Une opposition qui se coalise
Cette année, Ziad Hawat se retrouve confronté à une liste intitulée «Al-Karar al-Joubeili» (La décision de Jbeil), présidée par Fadi Saad. Il s’agit d’une opposition composée notamment de plusieurs familles locales, soutenues le Courant patriotique libre (CPL) et Farès Souhaid, ancien député.
Les membres de la liste affirment vouloir «rompre avec dix ans de mauvaise gestion municipale», marquée par «le clientélisme, le manque de transparence, l’absence de développement économique et une marginalisation des familles locales et des jeunes».
La municipalité, une affaire locale
Intérrogé par Ici Beyrouth sur les motifs de son soutien à l’opposition, M. Souhaid critique les partis politiques pour leur tentative de «phagocyter» les décisions locales en «imposant» des candidats.
Bien que Farès Souhaid soit l’un des ténors du mouvement du 14 Mars, dont font partie les FL, il estime que la municipalité doit rester une affaire locale et familiale, loin des enjeux nationaux. «Les partis devraient se concentrer sur les élections législatives et laisser les communautés locales choisir librement leurs représentants municipaux», affirme-t-il.
«Cette liste de l’opposition, soutenue par le CPL, est représentée par des membres locaux du parti plutôt que par des décideurs politiques», précise M. Souhaid, estimant dans ce sens que le CPL n’est plus en mesure d’influencer le cours des élections comme auparavant.
M. Souhaid affirme qu’il «soutient de loin la liste opposée à Hawat, mais que sa véritable bataille se situe notamment à Qartaba», son fief, où il prévoit «une compétition électorale plus serrée». Aussi à Qartaba, il soutient un groupe de jeunes opposants indépendants face à la liste soutenue par les FL, le CPL, les Kataeb et Fadi Martinios, l’actuel président du Conseil municipal, ancien président de la Fédération des municipalités de Jbeil.

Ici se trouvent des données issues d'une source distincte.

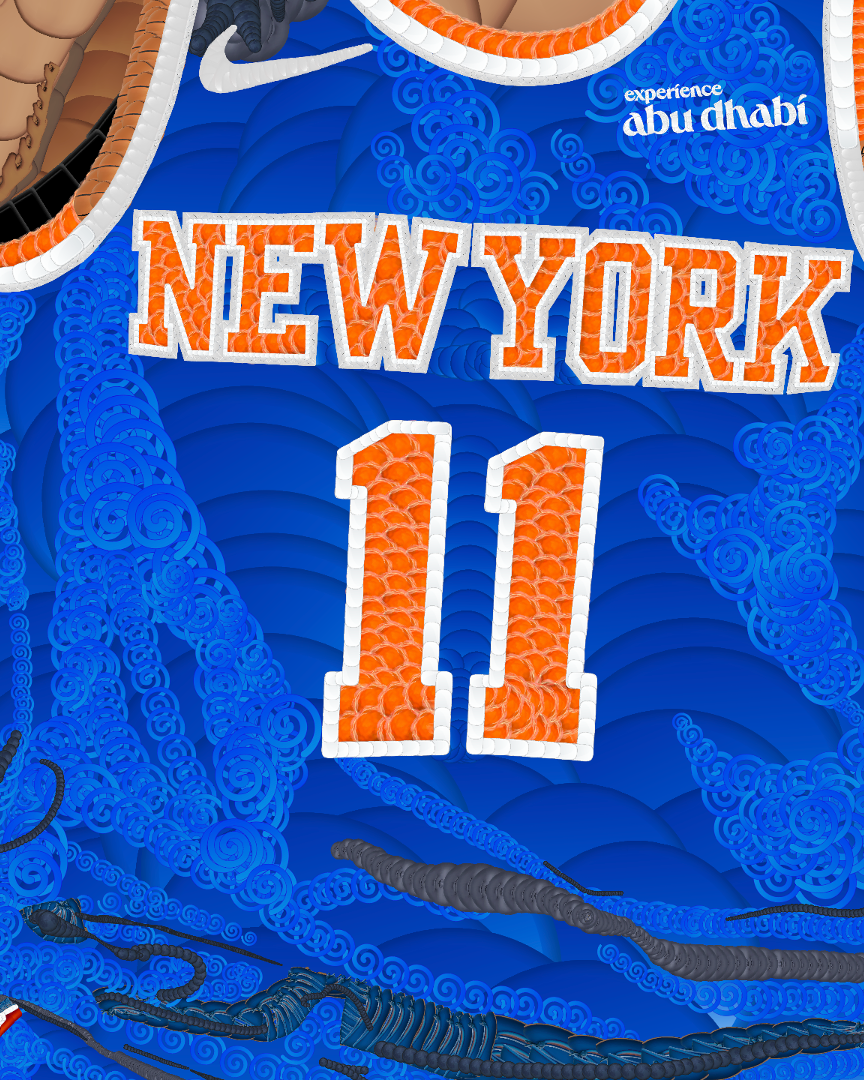NEW YORK FOREVER (Jalen Brunson)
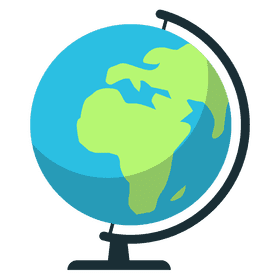 Globe clipart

«À Ehmej, Nazih Abi Semaan, soutenu par l’ex-député du CPL Simon Abi Ramia, n’a pas réussi à créer un consensus autour de lui et fait face à une liste soutenue par les FL, tandis qu’à Akoura, une opposition se mobilise contre la liste des FL», ajoute M. Souhaid.

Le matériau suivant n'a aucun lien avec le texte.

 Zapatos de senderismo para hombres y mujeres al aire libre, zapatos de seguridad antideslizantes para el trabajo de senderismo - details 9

L’évolution de la Fédération des municipalités
Farès Souhaid évoque également l’évolution de la Fédération des municipalités au Liban, qui représente un aspect clé de la décentralisation administrative du pays. Il rappelle que l’initiative de fédérer les municipalités a commencé en 1977 sous le mandat de l’ancien président de la République, Élias Sarkis. Au début, seules 13 municipalités étaient fédérées. Cependant, seules 13 municipalités restent officiellement intégrées à la fédération, tandis que 27 autres, créées après 2004, n’y ont toujours pas adhéré.
M. Souhaid indique que ces nouvelles municipalités, en grande majorité chiites, pourraient demander à rejoindre la fédération après les élections de 2025. Selon lui, cette évolution pourrait profondément transformer la dynamique politique interne de la fédération, en rééquilibrant les pouvoirs et en modifiant des positions clés, comme celle de vice-président. À noter que le président de la fédération est maronite, alors que le vice-président orthodoxe.
Sondages divergents
La liste de Ziad Hawat, dirigée par le Dr Joseph Chami, est actuellement favorite, selon une source municipale de haut rang interrogée par Ici Beyrouth. Selon cette source, la liste devrait remporter les élections avec un score de 18-0, avec une avance de près de 1.000 voix. Cependant, cette projection ne fait pas l’unanimité. M. Souhaid prévoit plutôt une «bataille serrée».
À mesure que les élections approchent, les spéculations et les déclarations contradictoires se multiplient. Une chose est sûre: c’est dans les urnes que tout se jouera.